- _PAGE_

Under new rules in development by the Federal Reserve Board, banks will have to consider a consumer’s individual income as part of the credit card application process. Your household income or assets will no longer factor into the equation if you need credit.

This appears to be yet another law with unintended consequences. Although regulators undoubtedly saw these changes as a way to make it more difficult for consumers without income –particularly, underage students and the unemployed –to get in over their heads with credit card debt, they obviously missed an important point.

The result of this oversight is a gigantic step backward for women with little or no income of their own. That means the rules have changed significantly for stay-at-home moms, retirees and asset-rich, but income-poor women.

Think about it. If banks can only look at each applicant’s individual income –and not at their household income or assets, as they were able to do in the past –then these women will be shut out from obtaining credit, unless their husbands co-sign for them.

The implications could be quite serious. For example, establishing independent credit is often an essential first step towards ending an abusive marriage. Will these changes by the Fed make it harder for women to leave a dangerous domestic partnership? Likewise, once these rules go into effect, any woman considering divorce will find it more difficult to separate credit card accounts and establish credit on her own. If she can’t access marital funds because her husband controls those assets and she cannot establish any credit or a sufficient amount of credit in her own name, how will she get the funds required to hire competent divorce professionals?

- _SOURCE DATA_
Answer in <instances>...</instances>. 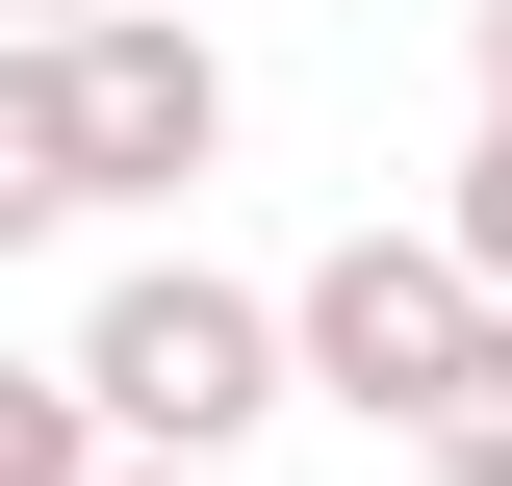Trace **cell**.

- _EXERCISE SET_
1) In the credit card article, what will banks have to consider under the new Federal Reserve Board rules?
2) Transcribe the credit card article between "This appears to" and "but income-poor women.", inclusive.
3) Which groups of women does the credit card article say the rules have changed significantly for? Name every group.

- _THE ANSWERS_
1) A consumer's individual income as part of the credit card application process.

2)
This appears to be yet another law with unintended consequences. Although regulators undoubtedly saw these changes as a way to make it more difficult for consumers without income –particularly, underage students and the unemployed –to get in over their heads with credit card debt, they obviously missed an important point.

The result of this oversight is a gigantic step backward for women with little or no income of their own. That means the rules have changed significantly for stay-at-home moms, retirees and asset-rich, but income-poor women.

3) Stay-at-home moms, retirees, and asset-rich but income-poor women.